Cache inputs resolved from main input file to speed up configure times


(Staffan Forsell) #1

Hi,
I feel like the problem of caching task inputs resolved from another input file in order to speed up subsequent configure times would a have standard Gradle solution but I have not found any.

This problem can be found in many builds using e.g xml entities/XIncludes or header files.
In our case it’s a lot of xml entities and parsing these xml files every configure time is expensive and slows down our “nothing to do” time a lot.

I saw Caching results of @InputFiles method, is it bad? but in this example, getDependencies() is still always called in configure time which in our case is bad enough.

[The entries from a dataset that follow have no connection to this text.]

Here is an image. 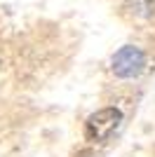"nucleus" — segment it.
Instances as JSON below:
<instances>
[{
    "label": "nucleus",
    "mask_w": 155,
    "mask_h": 157,
    "mask_svg": "<svg viewBox=\"0 0 155 157\" xmlns=\"http://www.w3.org/2000/svg\"><path fill=\"white\" fill-rule=\"evenodd\" d=\"M122 124V110L115 105H106L92 113L85 120V138L89 143H103L106 138L113 136V131Z\"/></svg>",
    "instance_id": "nucleus-1"
},
{
    "label": "nucleus",
    "mask_w": 155,
    "mask_h": 157,
    "mask_svg": "<svg viewBox=\"0 0 155 157\" xmlns=\"http://www.w3.org/2000/svg\"><path fill=\"white\" fill-rule=\"evenodd\" d=\"M146 52L136 45H125L120 47L113 56H110V71L113 75L120 80H132V78H139L143 71H146Z\"/></svg>",
    "instance_id": "nucleus-2"
},
{
    "label": "nucleus",
    "mask_w": 155,
    "mask_h": 157,
    "mask_svg": "<svg viewBox=\"0 0 155 157\" xmlns=\"http://www.w3.org/2000/svg\"><path fill=\"white\" fill-rule=\"evenodd\" d=\"M136 17H150L153 14V0H132Z\"/></svg>",
    "instance_id": "nucleus-3"
}]
</instances>
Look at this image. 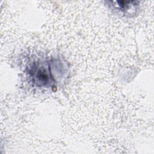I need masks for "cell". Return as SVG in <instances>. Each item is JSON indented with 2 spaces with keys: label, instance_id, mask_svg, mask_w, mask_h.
<instances>
[{
  "label": "cell",
  "instance_id": "6da1fadb",
  "mask_svg": "<svg viewBox=\"0 0 154 154\" xmlns=\"http://www.w3.org/2000/svg\"><path fill=\"white\" fill-rule=\"evenodd\" d=\"M52 64V63H35L29 67V75L37 87H51L55 82L56 70L51 69Z\"/></svg>",
  "mask_w": 154,
  "mask_h": 154
}]
</instances>
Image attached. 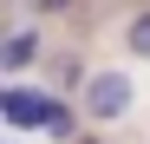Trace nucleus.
Here are the masks:
<instances>
[{
	"label": "nucleus",
	"mask_w": 150,
	"mask_h": 144,
	"mask_svg": "<svg viewBox=\"0 0 150 144\" xmlns=\"http://www.w3.org/2000/svg\"><path fill=\"white\" fill-rule=\"evenodd\" d=\"M72 144H98V138H72Z\"/></svg>",
	"instance_id": "6"
},
{
	"label": "nucleus",
	"mask_w": 150,
	"mask_h": 144,
	"mask_svg": "<svg viewBox=\"0 0 150 144\" xmlns=\"http://www.w3.org/2000/svg\"><path fill=\"white\" fill-rule=\"evenodd\" d=\"M39 7H46V13H52V7H65V0H39Z\"/></svg>",
	"instance_id": "5"
},
{
	"label": "nucleus",
	"mask_w": 150,
	"mask_h": 144,
	"mask_svg": "<svg viewBox=\"0 0 150 144\" xmlns=\"http://www.w3.org/2000/svg\"><path fill=\"white\" fill-rule=\"evenodd\" d=\"M0 118H7V125H20V131H46V138H65V144H72V131H79L72 105L46 98V92H13V85H0Z\"/></svg>",
	"instance_id": "1"
},
{
	"label": "nucleus",
	"mask_w": 150,
	"mask_h": 144,
	"mask_svg": "<svg viewBox=\"0 0 150 144\" xmlns=\"http://www.w3.org/2000/svg\"><path fill=\"white\" fill-rule=\"evenodd\" d=\"M124 46H131L137 59H150V7H144V13L131 20V26H124Z\"/></svg>",
	"instance_id": "4"
},
{
	"label": "nucleus",
	"mask_w": 150,
	"mask_h": 144,
	"mask_svg": "<svg viewBox=\"0 0 150 144\" xmlns=\"http://www.w3.org/2000/svg\"><path fill=\"white\" fill-rule=\"evenodd\" d=\"M33 59H39V33H33V26H20V33L0 39V66H7V72H26Z\"/></svg>",
	"instance_id": "3"
},
{
	"label": "nucleus",
	"mask_w": 150,
	"mask_h": 144,
	"mask_svg": "<svg viewBox=\"0 0 150 144\" xmlns=\"http://www.w3.org/2000/svg\"><path fill=\"white\" fill-rule=\"evenodd\" d=\"M79 105H85L91 125H117V118L137 105V79L117 72V66H105V72H91V79L79 85Z\"/></svg>",
	"instance_id": "2"
}]
</instances>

Is there any good examples on how to avoid expensive inputs calculations on subsequent executions?

My idea for something like this would be:

@InputFiles
Collection<File> xsltInputs = new CacheInputs { 
  // Calculate file inputs closure
}

CacheInputs would then save the calculated files to ‘/build/tmp/taskName-something’.
During the next executions’s configure time, if this file exists, read inputs from it and check file modification times for these files. If file times have changes, run closure to calculate new inputs and save these.

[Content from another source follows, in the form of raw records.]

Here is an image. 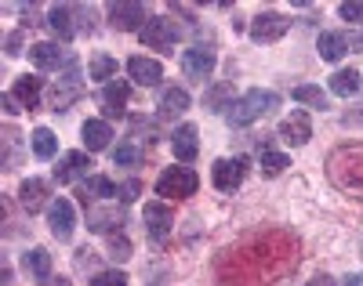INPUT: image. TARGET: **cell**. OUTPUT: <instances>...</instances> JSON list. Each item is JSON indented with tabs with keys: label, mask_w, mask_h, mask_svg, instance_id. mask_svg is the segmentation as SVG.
<instances>
[{
	"label": "cell",
	"mask_w": 363,
	"mask_h": 286,
	"mask_svg": "<svg viewBox=\"0 0 363 286\" xmlns=\"http://www.w3.org/2000/svg\"><path fill=\"white\" fill-rule=\"evenodd\" d=\"M215 62H218V55H215L211 44H193L186 55H182V69H186V76H193V80H207L211 73H215Z\"/></svg>",
	"instance_id": "6"
},
{
	"label": "cell",
	"mask_w": 363,
	"mask_h": 286,
	"mask_svg": "<svg viewBox=\"0 0 363 286\" xmlns=\"http://www.w3.org/2000/svg\"><path fill=\"white\" fill-rule=\"evenodd\" d=\"M189 109V94L182 91V87H164L160 91V116L167 120V116H182Z\"/></svg>",
	"instance_id": "25"
},
{
	"label": "cell",
	"mask_w": 363,
	"mask_h": 286,
	"mask_svg": "<svg viewBox=\"0 0 363 286\" xmlns=\"http://www.w3.org/2000/svg\"><path fill=\"white\" fill-rule=\"evenodd\" d=\"M294 102H306L313 109H327V94L313 84H301V87H294Z\"/></svg>",
	"instance_id": "29"
},
{
	"label": "cell",
	"mask_w": 363,
	"mask_h": 286,
	"mask_svg": "<svg viewBox=\"0 0 363 286\" xmlns=\"http://www.w3.org/2000/svg\"><path fill=\"white\" fill-rule=\"evenodd\" d=\"M327 171H330V181H335L342 193L363 200V145H342L330 152L327 160Z\"/></svg>",
	"instance_id": "1"
},
{
	"label": "cell",
	"mask_w": 363,
	"mask_h": 286,
	"mask_svg": "<svg viewBox=\"0 0 363 286\" xmlns=\"http://www.w3.org/2000/svg\"><path fill=\"white\" fill-rule=\"evenodd\" d=\"M109 225H120V214H113V210H91V214H87V229L106 232Z\"/></svg>",
	"instance_id": "32"
},
{
	"label": "cell",
	"mask_w": 363,
	"mask_h": 286,
	"mask_svg": "<svg viewBox=\"0 0 363 286\" xmlns=\"http://www.w3.org/2000/svg\"><path fill=\"white\" fill-rule=\"evenodd\" d=\"M18 203H22V210L37 214V210L48 203V181H40V178H26V181L18 185ZM48 207H51V203H48Z\"/></svg>",
	"instance_id": "18"
},
{
	"label": "cell",
	"mask_w": 363,
	"mask_h": 286,
	"mask_svg": "<svg viewBox=\"0 0 363 286\" xmlns=\"http://www.w3.org/2000/svg\"><path fill=\"white\" fill-rule=\"evenodd\" d=\"M345 22H363V0H349V4L338 8Z\"/></svg>",
	"instance_id": "37"
},
{
	"label": "cell",
	"mask_w": 363,
	"mask_h": 286,
	"mask_svg": "<svg viewBox=\"0 0 363 286\" xmlns=\"http://www.w3.org/2000/svg\"><path fill=\"white\" fill-rule=\"evenodd\" d=\"M196 185H200L196 171H189V167H167L157 178V196H164V200H186V196L196 193Z\"/></svg>",
	"instance_id": "3"
},
{
	"label": "cell",
	"mask_w": 363,
	"mask_h": 286,
	"mask_svg": "<svg viewBox=\"0 0 363 286\" xmlns=\"http://www.w3.org/2000/svg\"><path fill=\"white\" fill-rule=\"evenodd\" d=\"M280 105V94H272V91H247V94H240V98L229 105V113H225V120L233 123V127H247V123H255V120H262L265 113H272Z\"/></svg>",
	"instance_id": "2"
},
{
	"label": "cell",
	"mask_w": 363,
	"mask_h": 286,
	"mask_svg": "<svg viewBox=\"0 0 363 286\" xmlns=\"http://www.w3.org/2000/svg\"><path fill=\"white\" fill-rule=\"evenodd\" d=\"M142 149H135V145H116L113 149V164L116 167H135V164H142Z\"/></svg>",
	"instance_id": "30"
},
{
	"label": "cell",
	"mask_w": 363,
	"mask_h": 286,
	"mask_svg": "<svg viewBox=\"0 0 363 286\" xmlns=\"http://www.w3.org/2000/svg\"><path fill=\"white\" fill-rule=\"evenodd\" d=\"M48 225H51V236L58 239V243H66V239H73V229H77V214H73V203L69 200H51V207H48Z\"/></svg>",
	"instance_id": "7"
},
{
	"label": "cell",
	"mask_w": 363,
	"mask_h": 286,
	"mask_svg": "<svg viewBox=\"0 0 363 286\" xmlns=\"http://www.w3.org/2000/svg\"><path fill=\"white\" fill-rule=\"evenodd\" d=\"M128 94H131L128 80L106 84V87H102V109H106V116H120V113H124V109H128Z\"/></svg>",
	"instance_id": "20"
},
{
	"label": "cell",
	"mask_w": 363,
	"mask_h": 286,
	"mask_svg": "<svg viewBox=\"0 0 363 286\" xmlns=\"http://www.w3.org/2000/svg\"><path fill=\"white\" fill-rule=\"evenodd\" d=\"M22 265H26V272H29V275H37L40 282H48V279H51V253H48L44 246L26 250V253H22Z\"/></svg>",
	"instance_id": "24"
},
{
	"label": "cell",
	"mask_w": 363,
	"mask_h": 286,
	"mask_svg": "<svg viewBox=\"0 0 363 286\" xmlns=\"http://www.w3.org/2000/svg\"><path fill=\"white\" fill-rule=\"evenodd\" d=\"M77 196H80L84 207L102 203V200H116V185H113L109 178H102V174H91L84 185H77Z\"/></svg>",
	"instance_id": "14"
},
{
	"label": "cell",
	"mask_w": 363,
	"mask_h": 286,
	"mask_svg": "<svg viewBox=\"0 0 363 286\" xmlns=\"http://www.w3.org/2000/svg\"><path fill=\"white\" fill-rule=\"evenodd\" d=\"M138 37H142L145 47H153V51H174V44H178V37H182V29H178L174 18L157 15V18L145 22V29H142Z\"/></svg>",
	"instance_id": "4"
},
{
	"label": "cell",
	"mask_w": 363,
	"mask_h": 286,
	"mask_svg": "<svg viewBox=\"0 0 363 286\" xmlns=\"http://www.w3.org/2000/svg\"><path fill=\"white\" fill-rule=\"evenodd\" d=\"M87 171H91V156L87 152H66L55 167V181L58 185H84L87 181Z\"/></svg>",
	"instance_id": "9"
},
{
	"label": "cell",
	"mask_w": 363,
	"mask_h": 286,
	"mask_svg": "<svg viewBox=\"0 0 363 286\" xmlns=\"http://www.w3.org/2000/svg\"><path fill=\"white\" fill-rule=\"evenodd\" d=\"M359 91V73L356 69H338L330 76V94H338V98H352Z\"/></svg>",
	"instance_id": "26"
},
{
	"label": "cell",
	"mask_w": 363,
	"mask_h": 286,
	"mask_svg": "<svg viewBox=\"0 0 363 286\" xmlns=\"http://www.w3.org/2000/svg\"><path fill=\"white\" fill-rule=\"evenodd\" d=\"M40 91H44V80L26 73V76H18V80H15V87H11L8 94L15 98V105H18V109H37V102H40Z\"/></svg>",
	"instance_id": "17"
},
{
	"label": "cell",
	"mask_w": 363,
	"mask_h": 286,
	"mask_svg": "<svg viewBox=\"0 0 363 286\" xmlns=\"http://www.w3.org/2000/svg\"><path fill=\"white\" fill-rule=\"evenodd\" d=\"M211 178H215V188H222V193H233V188L247 178V164H244V160H218L215 171H211Z\"/></svg>",
	"instance_id": "15"
},
{
	"label": "cell",
	"mask_w": 363,
	"mask_h": 286,
	"mask_svg": "<svg viewBox=\"0 0 363 286\" xmlns=\"http://www.w3.org/2000/svg\"><path fill=\"white\" fill-rule=\"evenodd\" d=\"M284 167H291V160L284 152H277V149H262V171L265 174H280Z\"/></svg>",
	"instance_id": "31"
},
{
	"label": "cell",
	"mask_w": 363,
	"mask_h": 286,
	"mask_svg": "<svg viewBox=\"0 0 363 286\" xmlns=\"http://www.w3.org/2000/svg\"><path fill=\"white\" fill-rule=\"evenodd\" d=\"M109 258L113 261H128L131 258V243L124 236H109Z\"/></svg>",
	"instance_id": "33"
},
{
	"label": "cell",
	"mask_w": 363,
	"mask_h": 286,
	"mask_svg": "<svg viewBox=\"0 0 363 286\" xmlns=\"http://www.w3.org/2000/svg\"><path fill=\"white\" fill-rule=\"evenodd\" d=\"M233 94V84H218V87H211L207 91V109H225L222 102Z\"/></svg>",
	"instance_id": "34"
},
{
	"label": "cell",
	"mask_w": 363,
	"mask_h": 286,
	"mask_svg": "<svg viewBox=\"0 0 363 286\" xmlns=\"http://www.w3.org/2000/svg\"><path fill=\"white\" fill-rule=\"evenodd\" d=\"M29 145H33V152L40 156V160H51V156L58 152V138L48 131V127H37V131L29 135Z\"/></svg>",
	"instance_id": "27"
},
{
	"label": "cell",
	"mask_w": 363,
	"mask_h": 286,
	"mask_svg": "<svg viewBox=\"0 0 363 286\" xmlns=\"http://www.w3.org/2000/svg\"><path fill=\"white\" fill-rule=\"evenodd\" d=\"M73 18H77V8H66V4L48 11V25H51L62 40H69V37H77V33H80V25H77Z\"/></svg>",
	"instance_id": "22"
},
{
	"label": "cell",
	"mask_w": 363,
	"mask_h": 286,
	"mask_svg": "<svg viewBox=\"0 0 363 286\" xmlns=\"http://www.w3.org/2000/svg\"><path fill=\"white\" fill-rule=\"evenodd\" d=\"M138 193H142V185L131 178V181H124V185H116V200L120 203H135L138 200Z\"/></svg>",
	"instance_id": "35"
},
{
	"label": "cell",
	"mask_w": 363,
	"mask_h": 286,
	"mask_svg": "<svg viewBox=\"0 0 363 286\" xmlns=\"http://www.w3.org/2000/svg\"><path fill=\"white\" fill-rule=\"evenodd\" d=\"M171 149H174V156H178L182 164L196 160V149H200V142H196V127H193V123H182L178 131L171 135Z\"/></svg>",
	"instance_id": "19"
},
{
	"label": "cell",
	"mask_w": 363,
	"mask_h": 286,
	"mask_svg": "<svg viewBox=\"0 0 363 286\" xmlns=\"http://www.w3.org/2000/svg\"><path fill=\"white\" fill-rule=\"evenodd\" d=\"M280 138H284L287 145H306V142L313 138V120H309V113L291 109V116H284V123H280Z\"/></svg>",
	"instance_id": "10"
},
{
	"label": "cell",
	"mask_w": 363,
	"mask_h": 286,
	"mask_svg": "<svg viewBox=\"0 0 363 286\" xmlns=\"http://www.w3.org/2000/svg\"><path fill=\"white\" fill-rule=\"evenodd\" d=\"M29 58H33L37 69H62V66H73V62H77V58H69L62 47L51 44V40L33 44V47H29Z\"/></svg>",
	"instance_id": "12"
},
{
	"label": "cell",
	"mask_w": 363,
	"mask_h": 286,
	"mask_svg": "<svg viewBox=\"0 0 363 286\" xmlns=\"http://www.w3.org/2000/svg\"><path fill=\"white\" fill-rule=\"evenodd\" d=\"M8 55H22V29H15L8 37Z\"/></svg>",
	"instance_id": "38"
},
{
	"label": "cell",
	"mask_w": 363,
	"mask_h": 286,
	"mask_svg": "<svg viewBox=\"0 0 363 286\" xmlns=\"http://www.w3.org/2000/svg\"><path fill=\"white\" fill-rule=\"evenodd\" d=\"M128 76H131L138 87H157V84L164 80V69H160L157 58L135 55V58H128Z\"/></svg>",
	"instance_id": "13"
},
{
	"label": "cell",
	"mask_w": 363,
	"mask_h": 286,
	"mask_svg": "<svg viewBox=\"0 0 363 286\" xmlns=\"http://www.w3.org/2000/svg\"><path fill=\"white\" fill-rule=\"evenodd\" d=\"M109 22L116 29H124V33H131V29H138V33H142L149 18H145V8L142 4H113L109 8Z\"/></svg>",
	"instance_id": "16"
},
{
	"label": "cell",
	"mask_w": 363,
	"mask_h": 286,
	"mask_svg": "<svg viewBox=\"0 0 363 286\" xmlns=\"http://www.w3.org/2000/svg\"><path fill=\"white\" fill-rule=\"evenodd\" d=\"M171 229H174V210L167 203H145V232L160 243L171 236Z\"/></svg>",
	"instance_id": "11"
},
{
	"label": "cell",
	"mask_w": 363,
	"mask_h": 286,
	"mask_svg": "<svg viewBox=\"0 0 363 286\" xmlns=\"http://www.w3.org/2000/svg\"><path fill=\"white\" fill-rule=\"evenodd\" d=\"M316 51H320V58H323V62H338V58L349 51V37H345V33H338V29H330V33H320Z\"/></svg>",
	"instance_id": "23"
},
{
	"label": "cell",
	"mask_w": 363,
	"mask_h": 286,
	"mask_svg": "<svg viewBox=\"0 0 363 286\" xmlns=\"http://www.w3.org/2000/svg\"><path fill=\"white\" fill-rule=\"evenodd\" d=\"M345 286H363V272H352V275H345Z\"/></svg>",
	"instance_id": "40"
},
{
	"label": "cell",
	"mask_w": 363,
	"mask_h": 286,
	"mask_svg": "<svg viewBox=\"0 0 363 286\" xmlns=\"http://www.w3.org/2000/svg\"><path fill=\"white\" fill-rule=\"evenodd\" d=\"M80 94H84V76H80V66L73 62V66L66 69V76L51 87V109L62 113L66 105H73V102L80 98Z\"/></svg>",
	"instance_id": "5"
},
{
	"label": "cell",
	"mask_w": 363,
	"mask_h": 286,
	"mask_svg": "<svg viewBox=\"0 0 363 286\" xmlns=\"http://www.w3.org/2000/svg\"><path fill=\"white\" fill-rule=\"evenodd\" d=\"M80 138H84L87 152H102V149H109L113 131H109V123H106V120H87V123L80 127Z\"/></svg>",
	"instance_id": "21"
},
{
	"label": "cell",
	"mask_w": 363,
	"mask_h": 286,
	"mask_svg": "<svg viewBox=\"0 0 363 286\" xmlns=\"http://www.w3.org/2000/svg\"><path fill=\"white\" fill-rule=\"evenodd\" d=\"M309 286H338V282H335V279H330V275H316V279H313Z\"/></svg>",
	"instance_id": "39"
},
{
	"label": "cell",
	"mask_w": 363,
	"mask_h": 286,
	"mask_svg": "<svg viewBox=\"0 0 363 286\" xmlns=\"http://www.w3.org/2000/svg\"><path fill=\"white\" fill-rule=\"evenodd\" d=\"M287 29H291V18H284V15H277V11H262V15L251 22V40H255V44H272V40H280Z\"/></svg>",
	"instance_id": "8"
},
{
	"label": "cell",
	"mask_w": 363,
	"mask_h": 286,
	"mask_svg": "<svg viewBox=\"0 0 363 286\" xmlns=\"http://www.w3.org/2000/svg\"><path fill=\"white\" fill-rule=\"evenodd\" d=\"M44 286H69V279H62V275H58V279H48Z\"/></svg>",
	"instance_id": "41"
},
{
	"label": "cell",
	"mask_w": 363,
	"mask_h": 286,
	"mask_svg": "<svg viewBox=\"0 0 363 286\" xmlns=\"http://www.w3.org/2000/svg\"><path fill=\"white\" fill-rule=\"evenodd\" d=\"M91 80L113 84L116 80V58H109V55H95V58H91Z\"/></svg>",
	"instance_id": "28"
},
{
	"label": "cell",
	"mask_w": 363,
	"mask_h": 286,
	"mask_svg": "<svg viewBox=\"0 0 363 286\" xmlns=\"http://www.w3.org/2000/svg\"><path fill=\"white\" fill-rule=\"evenodd\" d=\"M91 286H128V275L116 272V268H113V272H99Z\"/></svg>",
	"instance_id": "36"
}]
</instances>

But if there was a was a way to use gradle’s own built in task input caching, that would probably be more effective than creating a own cache in /build.


(uklance) #2

You could remove @InputFiles from the xsltInputs and use a custom method. Eg

FileCollection xslts;

@InputFiles 
FileCollection createHashes() {
    // create file(s) under $buildDir based on xslts
}

(Staffan Forsell) #3

Yes I could, but the idea of assigning the CacheInputs would be that this class could contain all the caching logic and be reusable and the closure would be supplied based on how to extract dependencies from some srcFiles.
I’m experimenting a little bit and will post a tested prototype when I’m done.


(uklance) #4

You could do it like

FileCollection xslts 

@InputFiles 
FileCollection xsltHashes = new CustomFileHash(this) {
   createHashes(xslts)
}
public CustomFileHash implements FileCollection {
    private FileCollection fileCollection
    private final Task task
    private final Closure closure 
    public CustomFileHash(Task task, Closure closure) {
        this.task = task
        this.closure = closure 
    }
    protected FileCollection lazyInitFileCollection() {
        if(fileCollection == null) {
           fileCollection = task.project.files(closure)
         }
         return fileCollection
    }
    @Override
    Set<File> getFiles() {
        return lazyInitFileCollection().getFiles() 
    }
    // todo implement other FileCollection methods
} 

(Stefan Wolf) #5

Hi @staffanf,

if you don’t use Collection<File> but FileCollection, things become a little bit easier. You can still create your CacheInputs class which takes a closure. But then you would wrap that class into a FileCollection by using project.files(). If the result of CacheInputs implements Callable, then the Callable itself would be evaluated as late as possible.

Another option could be to split off a separate task which calculates the inputs. This task would have the original xml file as an input and would create a file containing all the “real” input files. The current task would then read that file and declare the contents as input files. This way both tasks can use Gradle’s incremental build infrastructure. You could even share the analysis via the build cache, if you manage to keep the information relocatable (i.e. using a relative path). We did something similar for some times to detect headers for native compilation.

Currently, we use a CalculatedInputFileCollection for the header dependencies. Note that this is still internal API, so I would not suggest you use it in your plugin, but it should give you some ideas how to achieve what you want to achieve.

Cheers,
Stefan


(Staffan Forsell) #6

Hi @Stefan_Wolf Thanks for the reply and good feedback.
I went back and tried to do the simplest possible working xslt task.
My current implementation was incremental and parallel and this combined with tracking calculated inputs made me take a step back and remove the incremental stuff for now.

I landed in something like this right now:

  @InputFiles
  FileCollection calculatedInputs = project.files(new CalculatedInput())

  class CalculatedInput implements Callable<Collection<File>> {

    @Override
    Collection<File> call() throws Exception {
      // Do inputs calculation
    }
    
  }

But see this method is getting called at least once in configure() and then just before the task executes.
I’m curious if there’s info about when/why task inputs are evaluated in configure().

I’m thinking I have a case where I wan’t to cache these inputs the first time the method is called but I can’t be really sure that they are correct since the input file might not exists until just before the task executes. The inputs might be generated by a previous transformation.

But I guess if I would save a cache during execution with file mod times. If these where not changed, then the same inputs could be used again.

CalculatedInputFileCollection would be interesting but I guess it needs some work before it will be an public api.

Question:
I guess org.gradle.PersistentCache<> isn’t something that will be public anytime soon? It seems that might be useful in this kinda case… Although it would open up a lot of possibilities for errors.